**Work instructions:**
1. In the school profile, what are the school colors?
2. Rewrite the location section of the school profile, which begins "260 North Jefferson Street", as one short sentence that keeps its main facts.
3. Pick up the school profile after its last line and continue it.

**Extract to read:**
= = = = =

Location
- 260 North Jefferson Street Utica, (Licking County), Ohio 43080 United States
- 40°14′14″N 82°26′49″W﻿ / ﻿40.23722°N 82.44694°W

Information
- Type: Public, Coeducational high school
- School district: North Fork Local Schools
- Superintendent: Scott Hartley
- Principal: Mark Bowman
- Teaching staff: 29.68 (FTE)
- Grades: 9-12
- Student to teacher ratio: 14.49
- Campus size: 412 students
- Colors: Scarlet and Gray
- Song: Onward Utica
- Fight song: tune of "On Wisconsin"

= = = = =

**Listed records:**
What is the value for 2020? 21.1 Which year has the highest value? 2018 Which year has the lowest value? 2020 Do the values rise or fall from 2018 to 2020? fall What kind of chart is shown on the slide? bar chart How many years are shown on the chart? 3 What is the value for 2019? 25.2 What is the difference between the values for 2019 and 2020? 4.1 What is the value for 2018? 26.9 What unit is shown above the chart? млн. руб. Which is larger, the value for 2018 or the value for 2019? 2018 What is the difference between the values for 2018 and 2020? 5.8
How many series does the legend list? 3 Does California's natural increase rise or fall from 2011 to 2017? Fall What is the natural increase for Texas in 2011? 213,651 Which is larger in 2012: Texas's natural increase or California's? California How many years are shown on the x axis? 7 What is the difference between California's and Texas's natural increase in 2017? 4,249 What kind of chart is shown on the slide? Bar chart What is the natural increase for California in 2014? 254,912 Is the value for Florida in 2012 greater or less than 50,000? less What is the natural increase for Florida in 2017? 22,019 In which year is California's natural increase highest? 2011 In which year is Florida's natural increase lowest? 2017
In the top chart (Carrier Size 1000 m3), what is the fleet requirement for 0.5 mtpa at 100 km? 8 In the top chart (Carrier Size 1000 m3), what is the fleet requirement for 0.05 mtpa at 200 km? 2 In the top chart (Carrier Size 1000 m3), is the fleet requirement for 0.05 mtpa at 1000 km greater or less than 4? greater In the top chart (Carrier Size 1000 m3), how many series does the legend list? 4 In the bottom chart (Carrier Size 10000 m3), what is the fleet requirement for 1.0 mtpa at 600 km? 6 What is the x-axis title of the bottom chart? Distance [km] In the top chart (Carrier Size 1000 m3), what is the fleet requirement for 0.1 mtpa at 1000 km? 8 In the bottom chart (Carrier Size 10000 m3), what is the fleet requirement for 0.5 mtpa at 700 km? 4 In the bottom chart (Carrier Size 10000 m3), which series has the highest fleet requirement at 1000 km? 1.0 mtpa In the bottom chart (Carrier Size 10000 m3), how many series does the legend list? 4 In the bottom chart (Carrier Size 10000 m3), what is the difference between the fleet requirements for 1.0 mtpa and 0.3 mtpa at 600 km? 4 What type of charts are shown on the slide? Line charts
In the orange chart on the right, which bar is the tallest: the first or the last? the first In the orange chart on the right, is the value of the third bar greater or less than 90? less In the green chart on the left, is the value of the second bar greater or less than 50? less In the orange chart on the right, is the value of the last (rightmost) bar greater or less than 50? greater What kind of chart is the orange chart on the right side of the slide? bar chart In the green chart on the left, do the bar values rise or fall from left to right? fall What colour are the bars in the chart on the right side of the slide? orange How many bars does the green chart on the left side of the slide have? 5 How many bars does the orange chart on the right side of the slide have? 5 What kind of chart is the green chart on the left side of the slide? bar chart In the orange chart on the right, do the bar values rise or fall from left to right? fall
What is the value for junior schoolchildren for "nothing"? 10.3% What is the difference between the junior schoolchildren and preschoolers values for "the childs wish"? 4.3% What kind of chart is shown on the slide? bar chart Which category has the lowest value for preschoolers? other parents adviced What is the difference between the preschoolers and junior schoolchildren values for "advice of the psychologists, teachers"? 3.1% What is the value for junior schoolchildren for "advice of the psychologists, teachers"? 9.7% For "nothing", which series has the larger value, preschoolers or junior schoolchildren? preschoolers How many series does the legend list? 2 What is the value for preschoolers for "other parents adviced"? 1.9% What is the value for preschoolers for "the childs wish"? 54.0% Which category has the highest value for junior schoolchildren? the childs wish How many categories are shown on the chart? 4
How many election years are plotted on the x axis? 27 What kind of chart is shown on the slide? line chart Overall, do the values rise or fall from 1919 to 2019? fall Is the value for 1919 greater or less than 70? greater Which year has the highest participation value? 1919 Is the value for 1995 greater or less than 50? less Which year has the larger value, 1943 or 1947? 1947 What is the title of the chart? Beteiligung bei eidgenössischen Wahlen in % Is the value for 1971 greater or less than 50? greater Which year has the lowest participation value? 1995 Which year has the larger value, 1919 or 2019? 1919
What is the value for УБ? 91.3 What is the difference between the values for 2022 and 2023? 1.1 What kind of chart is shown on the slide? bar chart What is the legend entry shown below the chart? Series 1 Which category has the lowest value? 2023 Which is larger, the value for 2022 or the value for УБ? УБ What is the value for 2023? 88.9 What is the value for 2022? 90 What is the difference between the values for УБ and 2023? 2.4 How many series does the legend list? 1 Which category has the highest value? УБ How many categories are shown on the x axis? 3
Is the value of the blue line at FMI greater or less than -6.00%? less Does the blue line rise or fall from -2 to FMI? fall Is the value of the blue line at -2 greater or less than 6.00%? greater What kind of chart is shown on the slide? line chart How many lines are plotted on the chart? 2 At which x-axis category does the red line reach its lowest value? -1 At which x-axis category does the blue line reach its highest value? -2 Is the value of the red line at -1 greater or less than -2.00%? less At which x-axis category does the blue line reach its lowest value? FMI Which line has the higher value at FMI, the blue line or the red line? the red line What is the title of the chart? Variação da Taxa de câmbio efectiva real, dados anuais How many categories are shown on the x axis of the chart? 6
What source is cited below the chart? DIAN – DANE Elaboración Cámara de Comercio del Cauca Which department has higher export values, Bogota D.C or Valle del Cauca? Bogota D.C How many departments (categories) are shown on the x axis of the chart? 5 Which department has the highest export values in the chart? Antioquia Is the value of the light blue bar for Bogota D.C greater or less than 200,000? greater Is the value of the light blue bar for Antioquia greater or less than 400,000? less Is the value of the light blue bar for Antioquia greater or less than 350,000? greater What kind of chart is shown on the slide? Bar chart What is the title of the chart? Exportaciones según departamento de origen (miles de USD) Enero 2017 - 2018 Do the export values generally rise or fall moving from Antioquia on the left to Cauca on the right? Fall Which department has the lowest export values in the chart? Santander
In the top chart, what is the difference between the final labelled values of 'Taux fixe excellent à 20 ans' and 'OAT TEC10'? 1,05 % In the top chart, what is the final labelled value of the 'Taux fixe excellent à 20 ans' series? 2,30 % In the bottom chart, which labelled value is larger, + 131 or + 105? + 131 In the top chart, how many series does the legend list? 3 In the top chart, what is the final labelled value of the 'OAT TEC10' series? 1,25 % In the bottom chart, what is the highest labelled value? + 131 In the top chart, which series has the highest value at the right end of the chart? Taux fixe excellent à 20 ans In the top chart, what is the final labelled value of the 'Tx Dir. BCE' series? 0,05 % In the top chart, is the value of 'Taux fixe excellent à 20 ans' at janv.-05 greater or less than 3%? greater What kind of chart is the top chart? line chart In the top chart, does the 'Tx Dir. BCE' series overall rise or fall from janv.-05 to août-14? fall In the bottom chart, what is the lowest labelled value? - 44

= = = = =

**Responses:**
1. Scarlet and Gray

2. The school is at 260 North Jefferson Street, Utica, Ohio 43080, United States, in Licking County, at 40.23722°N 82.44694°W.

3.
- Athletics conference: Licking County League
- Mascot: Redskins
- Team name: Redskins
- Athletic Director: Brian Radabaugh
- Website: www.northfork.k12.oh.us

= Utica High School (Ohio) =

Utica Sr. High School is a public high school in Utica, Ohio. The North Fork School District, named so because Utica, Ohio, is located on the North Fork of the Licking River, covers southern Knox County and Northern Licking County. North Fork School District includes 4 schools: two elementary schools, Utica Elementary, (145 Mill Street, Utica, Ohio) and Newton Elementary School, (6645 Mt. Vernon Road, Newark, Ohio); a junior high school, Utica Jr. High, (260 North Jefferson Street, Utica, Ohio); and a senior high school, Utica Sr. High, (260 North Jefferson Street, Utica, Ohio). With school colors of scarlet and gray, the school's nickname is the Redskins and mascot is the Utica Redskin.